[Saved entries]
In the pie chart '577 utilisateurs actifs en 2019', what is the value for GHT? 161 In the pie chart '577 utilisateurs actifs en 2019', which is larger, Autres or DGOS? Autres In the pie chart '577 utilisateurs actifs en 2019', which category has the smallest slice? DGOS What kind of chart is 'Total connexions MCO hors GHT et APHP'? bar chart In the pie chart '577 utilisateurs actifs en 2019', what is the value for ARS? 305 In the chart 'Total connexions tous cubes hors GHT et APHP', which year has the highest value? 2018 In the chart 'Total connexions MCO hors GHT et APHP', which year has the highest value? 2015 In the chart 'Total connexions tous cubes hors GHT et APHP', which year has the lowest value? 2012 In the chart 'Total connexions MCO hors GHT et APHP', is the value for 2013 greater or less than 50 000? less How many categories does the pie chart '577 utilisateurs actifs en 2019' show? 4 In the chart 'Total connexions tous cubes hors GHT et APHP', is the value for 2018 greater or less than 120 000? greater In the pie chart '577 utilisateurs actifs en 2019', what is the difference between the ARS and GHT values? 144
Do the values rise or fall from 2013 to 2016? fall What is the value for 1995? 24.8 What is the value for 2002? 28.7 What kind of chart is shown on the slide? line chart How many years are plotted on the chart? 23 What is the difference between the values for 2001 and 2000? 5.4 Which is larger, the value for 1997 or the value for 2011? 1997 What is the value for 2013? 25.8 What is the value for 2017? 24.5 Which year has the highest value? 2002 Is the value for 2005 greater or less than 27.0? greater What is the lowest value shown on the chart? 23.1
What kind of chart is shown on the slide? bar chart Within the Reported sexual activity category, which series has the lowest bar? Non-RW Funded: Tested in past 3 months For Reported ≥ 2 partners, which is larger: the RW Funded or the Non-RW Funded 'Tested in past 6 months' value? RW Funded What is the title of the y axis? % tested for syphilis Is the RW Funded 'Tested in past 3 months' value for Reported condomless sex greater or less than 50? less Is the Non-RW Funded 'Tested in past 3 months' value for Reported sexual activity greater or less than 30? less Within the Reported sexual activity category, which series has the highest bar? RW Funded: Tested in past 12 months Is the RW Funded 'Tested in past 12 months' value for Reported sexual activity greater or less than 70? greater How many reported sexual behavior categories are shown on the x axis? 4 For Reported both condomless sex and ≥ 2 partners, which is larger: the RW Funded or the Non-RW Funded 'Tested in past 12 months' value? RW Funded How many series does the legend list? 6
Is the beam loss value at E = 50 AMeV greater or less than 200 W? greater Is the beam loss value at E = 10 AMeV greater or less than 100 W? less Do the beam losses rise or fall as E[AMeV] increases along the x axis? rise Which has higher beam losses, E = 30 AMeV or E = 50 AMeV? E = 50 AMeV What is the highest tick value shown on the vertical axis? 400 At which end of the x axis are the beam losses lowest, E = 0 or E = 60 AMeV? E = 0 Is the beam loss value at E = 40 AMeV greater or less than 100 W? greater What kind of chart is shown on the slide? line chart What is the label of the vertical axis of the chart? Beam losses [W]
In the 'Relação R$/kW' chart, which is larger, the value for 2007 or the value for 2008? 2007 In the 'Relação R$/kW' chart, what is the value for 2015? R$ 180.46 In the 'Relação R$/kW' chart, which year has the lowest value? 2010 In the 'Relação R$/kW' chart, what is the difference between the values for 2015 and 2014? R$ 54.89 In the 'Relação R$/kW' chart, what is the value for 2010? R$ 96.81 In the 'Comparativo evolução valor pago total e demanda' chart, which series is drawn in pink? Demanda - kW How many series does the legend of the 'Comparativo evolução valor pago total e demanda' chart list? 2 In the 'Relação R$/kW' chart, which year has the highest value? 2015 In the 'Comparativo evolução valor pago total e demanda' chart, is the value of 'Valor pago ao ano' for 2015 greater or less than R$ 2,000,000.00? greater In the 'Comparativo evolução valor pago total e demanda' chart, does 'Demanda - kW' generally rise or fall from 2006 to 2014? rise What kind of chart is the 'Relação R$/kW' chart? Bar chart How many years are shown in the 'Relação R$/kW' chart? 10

→ **EXERCISE PROMPT**: Update every one of the records by putting "What type of chart" wherever "What kind of chart" occurs, and leave all else unchanged.

→ **RESULT FOR THIS TASK**:
In the pie chart '577 utilisateurs actifs en 2019', what is the value for GHT? 161 In the pie chart '577 utilisateurs actifs en 2019', which is larger, Autres or DGOS? Autres In the pie chart '577 utilisateurs actifs en 2019', which category has the smallest slice? DGOS What type of chart is 'Total connexions MCO hors GHT et APHP'? bar chart In the pie chart '577 utilisateurs actifs en 2019', what is the value for ARS? 305 In the chart 'Total connexions tous cubes hors GHT et APHP', which year has the highest value? 2018 In the chart 'Total connexions MCO hors GHT et APHP', which year has the highest value? 2015 In the chart 'Total connexions tous cubes hors GHT et APHP', which year has the lowest value? 2012 In the chart 'Total connexions MCO hors GHT et APHP', is the value for 2013 greater or less than 50 000? less How many categories does the pie chart '577 utilisateurs actifs en 2019' show? 4 In the chart 'Total connexions tous cubes hors GHT et APHP', is the value for 2018 greater or less than 120 000? greater In the pie chart '577 utilisateurs actifs en 2019', what is the difference between the ARS and GHT values? 144
Do the values rise or fall from 2013 to 2016? fall What is the value for 1995? 24.8 What is the value for 2002? 28.7 What type of chart is shown on the slide? line chart How many years are plotted on the chart? 23 What is the difference between the values for 2001 and 2000? 5.4 Which is larger, the value for 1997 or the value for 2011? 1997 What is the value for 2013? 25.8 What is the value for 2017? 24.5 Which year has the highest value? 2002 Is the value for 2005 greater or less than 27.0? greater What is the lowest value shown on the chart? 23.1
What type of chart is shown on the slide? bar chart Within the Reported sexual activity category, which series has the lowest bar? Non-RW Funded: Tested in past 3 months For Reported ≥ 2 partners, which is larger: the RW Funded or the Non-RW Funded 'Tested in past 6 months' value? RW Funded What is the title of the y axis? % tested for syphilis Is the RW Funded 'Tested in past 3 months' value for Reported condomless sex greater or less than 50? less Is the Non-RW Funded 'Tested in past 3 months' value for Reported sexual activity greater or less than 30? less Within the Reported sexual activity category, which series has the highest bar? RW Funded: Tested in past 12 months Is the RW Funded 'Tested in past 12 months' value for Reported sexual activity greater or less than 70? greater How many reported sexual behavior categories are shown on the x axis? 4 For Reported both condomless sex and ≥ 2 partners, which is larger: the RW Funded or the Non-RW Funded 'Tested in past 12 months' value? RW Funded How many series does the legend list? 6
Is the beam loss value at E = 50 AMeV greater or less than 200 W? greater Is the beam loss value at E = 10 AMeV greater or less than 100 W? less Do the beam losses rise or fall as E[AMeV] increases along the x axis? rise Which has higher beam losses, E = 30 AMeV or E = 50 AMeV? E = 50 AMeV What is the highest tick value shown on the vertical axis? 400 At which end of the x axis are the beam losses lowest, E = 0 or E = 60 AMeV? E = 0 Is the beam loss value at E = 40 AMeV greater or less than 100 W? greater What type of chart is shown on the slide? line chart What is the label of the vertical axis of the chart? Beam losses [W]
In the 'Relação R$/kW' chart, which is larger, the value for 2007 or the value for 2008? 2007 In the 'Relação R$/kW' chart, what is the value for 2015? R$ 180.46 In the 'Relação R$/kW' chart, which year has the lowest value? 2010 In the 'Relação R$/kW' chart, what is the difference between the values for 2015 and 2014? R$ 54.89 In the 'Relação R$/kW' chart, what is the value for 2010? R$ 96.81 In the 'Comparativo evolução valor pago total e demanda' chart, which series is drawn in pink? Demanda - kW How many series does the legend of the 'Comparativo evolução valor pago total e demanda' chart list? 2 In the 'Relação R$/kW' chart, which year has the highest value? 2015 In the 'Comparativo evolução valor pago total e demanda' chart, is the value of 'Valor pago ao ano' for 2015 greater or less than R$ 2,000,000.00? greater In the 'Comparativo evolução valor pago total e demanda' chart, does 'Demanda - kW' generally rise or fall from 2006 to 2014? rise What type of chart is the 'Relação R$/kW' chart? Bar chart How many years are shown in the 'Relação R$/kW' chart? 10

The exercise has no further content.